I'm learning Json4s library.
I have a json fragment like this:
{
"records":[
{
"name":"John Derp",
"address":"Jem Street 21"
},
{
"name":"Scala Jo",
"address":"in my sweet dream"
}
]
}
And, I have Scala code, which converts a json string into a List of Maps, like this:
import org.json4s._
import org.json4s.JsonAST._
import org.json4s.native.JsonParser
val json = JsonParser.parse( """{"records":[{"name":"John Derp","address":"Jem Street 21"},{"name":"Scala Jo","address":"in my sweet dream"}]}""")
val records: List[Map[String, Any]] = for {
JObject(rec) <- json \ "records"
JField("name", JString(name)) <- rec
JField("address", JString(address)) <- rec
} yield Map("name" -> name, "address" -> address)
println(records)
The output of records
to screen gives this:
List(Map(name -> John Derp, address -> Jem Street 21), Map(name -> Scala Jo, address -> in my sweet dream))
I want to understand what the lines inside the for
loop mean. For example, what is the meaning of this line:
JObject(rec) <- json \ "records"
I understand that the json \ "records"
produces a JArray
object, but why is it fetched as JObject(rec)
at left of <-
? What is the meaning of the JObject(rec)
syntax? Where does the rec
variable come from? Does JObject(rec)
mean instantiating a new JObject
class from rec
input?
BTW, I have a Java programming background, so it would also be helpful if you can show me the Java equivalent code for the loop above.
You have the following types hierarchy:
sealed abstract class JValue {
def \(nameToFind: String): JValue = ???
def filter(p: (JValue) => Boolean): List[JValue] = ???
}
case class JObject(val obj: List[JField]) extends JValue
case class JField(val name: String, val value: JValue) extends JValue
case class JString(val s: String) extends JValue
case class JArray(val arr: List[JValue]) extends JValue {
override def filter(p: (JValue) => Boolean): List[JValue] =
arr.filter(p)
}
Your JSON parser returns following object:
object JsonParser {
def parse(s: String): JValue = {
new JValue {
override def \(nameToFind: String): JValue =
JArray(List(
JObject(List(
JField("name", JString("John Derp")),
JField("address", JString("Jem Street 21")))),
JObject(List(
JField("name", JString("Scala Jo")),
JField("address", JString("in my sweet dream"))))))
}
}
}
val json = JsonParser.parse("Your JSON")
Under the hood Scala compiler generates the following:
val res = (json \ "records")
.filter(_.isInstanceOf[JObject])
.flatMap { x =>
x match {
case JObject(obj) => //
obj //
.withFilter(f => f match {
case JField("name", _) => true
case _ => false
}) //
.flatMap(n => obj.withFilter(f => f match {
case JField("address", _) => true
case _ => false
}).map(a => Map(
"name" -> (n.value match { case JString(name) => name }),
"address" -> (a.value match { case JString(address) => address }))))
}
}
First line JObject(rec) <- json \ "records"
is possible because JArray.filter
returns List[JValue]
(i.e. List[JObject]
). Here each value of List[JValue]
maps to JObject(rec)
with pattern matching.
Rest calls are series of flatMap and map (this is how Scala for comprehensions work) with pattern matching.
I used Scala 2.11.4.
Of course, match
expressions above are implemented using series of type checks and casts.
UPDATE:
When you use Json4s
library there is an implicit conversion from JValue
to org.json4s.MonadicJValue
. See package object json4s
:
implicit def jvalue2monadic(jv: JValue) = new MonadicJValue(jv)

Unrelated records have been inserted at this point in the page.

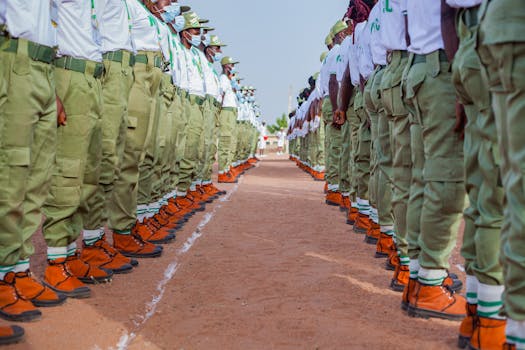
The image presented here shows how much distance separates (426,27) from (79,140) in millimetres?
2521

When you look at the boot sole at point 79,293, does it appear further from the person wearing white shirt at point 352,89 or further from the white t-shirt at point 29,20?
the person wearing white shirt at point 352,89

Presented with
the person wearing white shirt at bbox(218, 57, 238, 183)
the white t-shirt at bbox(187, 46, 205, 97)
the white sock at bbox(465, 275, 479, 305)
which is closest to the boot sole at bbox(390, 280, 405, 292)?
the white sock at bbox(465, 275, 479, 305)

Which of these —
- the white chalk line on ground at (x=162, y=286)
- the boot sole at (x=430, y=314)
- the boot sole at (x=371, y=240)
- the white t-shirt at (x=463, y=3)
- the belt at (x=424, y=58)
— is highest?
the white t-shirt at (x=463, y=3)

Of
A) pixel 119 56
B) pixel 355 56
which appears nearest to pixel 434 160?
pixel 119 56

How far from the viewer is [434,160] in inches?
143

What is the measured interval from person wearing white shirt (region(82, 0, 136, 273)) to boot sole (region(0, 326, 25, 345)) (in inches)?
73.2

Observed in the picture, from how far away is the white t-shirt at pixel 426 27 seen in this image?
374 cm

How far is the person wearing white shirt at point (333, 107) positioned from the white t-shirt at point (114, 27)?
4229mm

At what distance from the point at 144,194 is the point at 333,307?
3359mm

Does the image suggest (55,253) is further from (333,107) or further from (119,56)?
(333,107)

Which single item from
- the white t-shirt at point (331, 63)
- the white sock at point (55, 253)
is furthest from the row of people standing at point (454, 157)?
the white t-shirt at point (331, 63)

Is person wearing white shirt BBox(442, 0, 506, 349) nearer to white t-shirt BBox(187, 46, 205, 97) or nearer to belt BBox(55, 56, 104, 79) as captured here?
belt BBox(55, 56, 104, 79)

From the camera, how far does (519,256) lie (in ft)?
7.27

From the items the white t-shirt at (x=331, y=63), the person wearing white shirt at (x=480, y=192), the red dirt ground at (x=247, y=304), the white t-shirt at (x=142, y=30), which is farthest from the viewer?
the white t-shirt at (x=331, y=63)
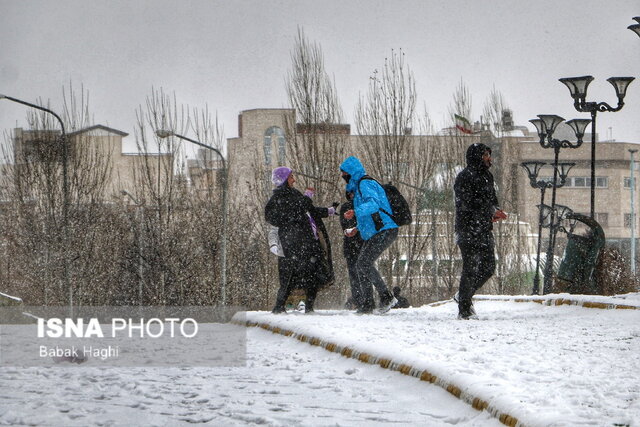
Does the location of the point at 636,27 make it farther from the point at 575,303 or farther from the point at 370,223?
the point at 370,223

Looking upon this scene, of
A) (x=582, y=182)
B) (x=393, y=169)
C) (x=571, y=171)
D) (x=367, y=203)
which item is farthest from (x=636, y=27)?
(x=582, y=182)

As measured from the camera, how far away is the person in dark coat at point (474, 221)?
429 inches

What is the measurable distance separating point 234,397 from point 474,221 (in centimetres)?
509

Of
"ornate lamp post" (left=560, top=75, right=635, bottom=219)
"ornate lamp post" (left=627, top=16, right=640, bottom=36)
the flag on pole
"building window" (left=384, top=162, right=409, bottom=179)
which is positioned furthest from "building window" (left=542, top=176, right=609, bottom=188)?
"ornate lamp post" (left=627, top=16, right=640, bottom=36)

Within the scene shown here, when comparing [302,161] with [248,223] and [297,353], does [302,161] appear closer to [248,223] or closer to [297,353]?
[248,223]

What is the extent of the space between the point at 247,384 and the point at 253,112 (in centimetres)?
6852

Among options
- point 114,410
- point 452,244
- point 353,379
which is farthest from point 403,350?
point 452,244

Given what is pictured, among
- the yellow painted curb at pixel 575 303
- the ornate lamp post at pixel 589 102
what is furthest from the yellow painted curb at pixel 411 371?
the ornate lamp post at pixel 589 102

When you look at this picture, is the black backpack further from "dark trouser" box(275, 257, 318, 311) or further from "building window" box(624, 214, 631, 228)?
"building window" box(624, 214, 631, 228)

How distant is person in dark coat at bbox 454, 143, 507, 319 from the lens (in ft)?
35.8

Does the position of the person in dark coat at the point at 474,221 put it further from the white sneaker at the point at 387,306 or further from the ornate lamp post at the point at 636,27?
the ornate lamp post at the point at 636,27

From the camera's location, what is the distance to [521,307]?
1330 cm

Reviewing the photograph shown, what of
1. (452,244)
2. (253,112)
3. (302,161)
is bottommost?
(452,244)

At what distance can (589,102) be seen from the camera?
20984mm
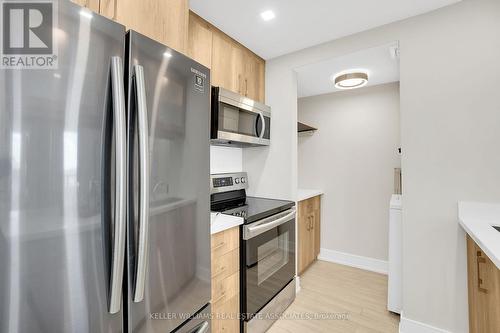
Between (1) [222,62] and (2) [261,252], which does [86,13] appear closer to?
(1) [222,62]

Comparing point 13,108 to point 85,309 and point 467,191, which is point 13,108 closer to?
point 85,309

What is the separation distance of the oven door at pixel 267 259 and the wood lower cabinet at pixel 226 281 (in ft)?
0.23

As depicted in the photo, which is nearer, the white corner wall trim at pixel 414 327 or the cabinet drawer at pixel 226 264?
the cabinet drawer at pixel 226 264

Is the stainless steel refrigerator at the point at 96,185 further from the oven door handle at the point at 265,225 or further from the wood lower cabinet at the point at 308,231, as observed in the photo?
the wood lower cabinet at the point at 308,231

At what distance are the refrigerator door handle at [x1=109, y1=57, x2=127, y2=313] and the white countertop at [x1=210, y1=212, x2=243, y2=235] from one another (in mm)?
582

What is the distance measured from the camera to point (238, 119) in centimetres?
198

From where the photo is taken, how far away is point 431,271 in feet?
5.40

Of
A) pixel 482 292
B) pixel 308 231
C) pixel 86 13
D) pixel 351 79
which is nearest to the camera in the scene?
pixel 86 13

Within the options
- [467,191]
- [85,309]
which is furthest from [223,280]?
[467,191]

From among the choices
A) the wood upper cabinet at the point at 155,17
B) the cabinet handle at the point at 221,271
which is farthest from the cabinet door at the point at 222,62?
the cabinet handle at the point at 221,271

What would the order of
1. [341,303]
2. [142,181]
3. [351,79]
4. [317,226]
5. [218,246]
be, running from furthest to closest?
1. [317,226]
2. [351,79]
3. [341,303]
4. [218,246]
5. [142,181]

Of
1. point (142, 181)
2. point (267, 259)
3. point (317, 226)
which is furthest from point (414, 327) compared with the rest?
point (142, 181)

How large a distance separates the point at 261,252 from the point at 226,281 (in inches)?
14.9

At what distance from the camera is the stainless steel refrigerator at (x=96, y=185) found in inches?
24.1
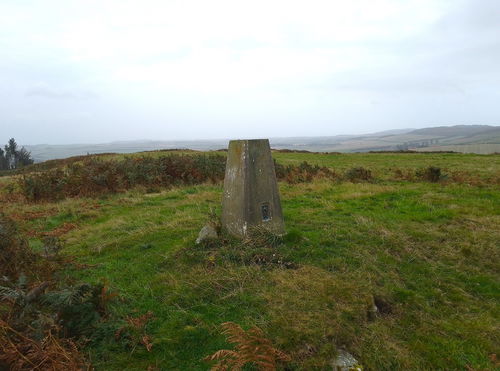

This conversion is used here: JObject(rec) <- json \ "records"
. First, json
is converted to MonadicJValue
, then def \("records")
is applied, then def filter
is used on the result of def \
which is JValue
, then it is again implicitly converted to MonadicJValue
, then def filter
of MonadicJValue
is used. The result of MonadicJValue.filter
is List[JValue]
. After that steps described above are performed.